* _Provided information_:
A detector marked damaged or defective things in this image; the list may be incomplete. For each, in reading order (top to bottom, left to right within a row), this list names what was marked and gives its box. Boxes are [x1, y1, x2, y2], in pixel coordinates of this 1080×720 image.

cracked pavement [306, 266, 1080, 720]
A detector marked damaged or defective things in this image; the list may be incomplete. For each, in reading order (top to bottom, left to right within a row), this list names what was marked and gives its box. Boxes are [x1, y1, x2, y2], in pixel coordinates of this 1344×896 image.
...
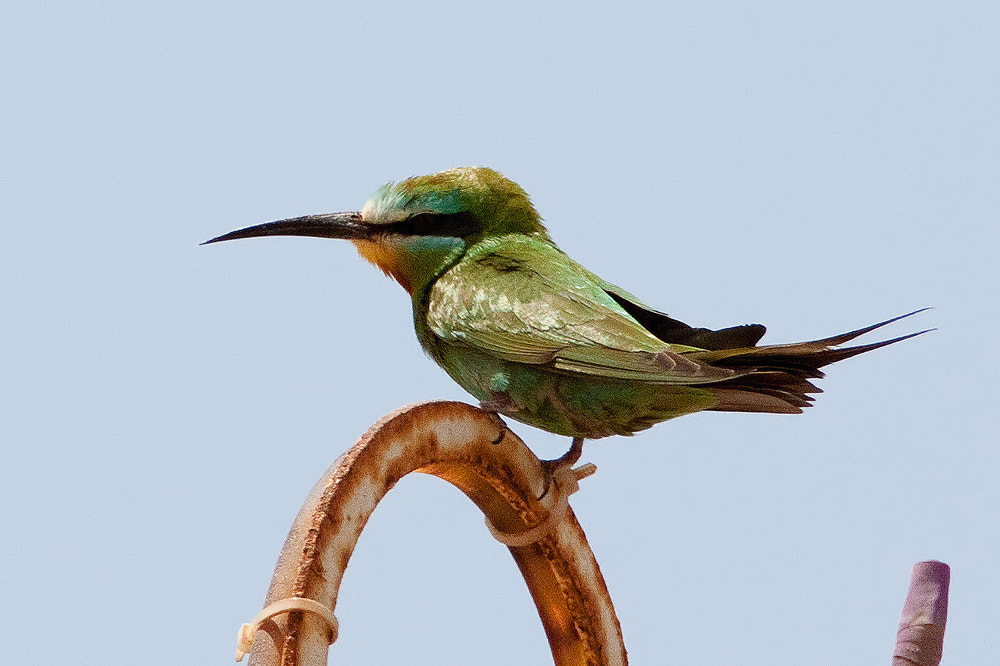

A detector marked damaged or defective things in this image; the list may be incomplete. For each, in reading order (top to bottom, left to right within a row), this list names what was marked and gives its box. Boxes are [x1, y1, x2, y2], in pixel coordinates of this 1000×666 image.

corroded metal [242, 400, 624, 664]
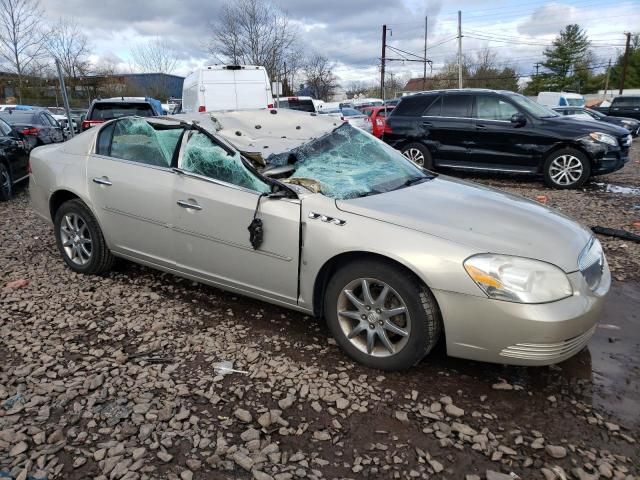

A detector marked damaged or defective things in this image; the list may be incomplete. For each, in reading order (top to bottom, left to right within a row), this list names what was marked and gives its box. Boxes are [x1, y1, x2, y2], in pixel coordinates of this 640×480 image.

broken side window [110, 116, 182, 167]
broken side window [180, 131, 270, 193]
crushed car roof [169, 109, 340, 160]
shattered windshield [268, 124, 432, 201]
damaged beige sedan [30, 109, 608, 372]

* _Exercise description_:
Render the data from the line containing "this 640×480 image." through the line containing "damaged beige sedan [30, 109, 608, 372]" as a JSON list of strings, one string per line, with blank lines omitted.

* _Output for this task_:
[
  "A detector marked damaged or defective things in this image; the list may be incomplete. For each, in reading order (top to bottom, left to right within a row), this list names what was marked and gives its box. Boxes are [x1, y1, x2, y2], in pixel coordinates of this 640×480 image.",
  "broken side window [110, 116, 182, 167]",
  "broken side window [180, 131, 270, 193]",
  "crushed car roof [169, 109, 340, 160]",
  "shattered windshield [268, 124, 432, 201]",
  "damaged beige sedan [30, 109, 608, 372]"
]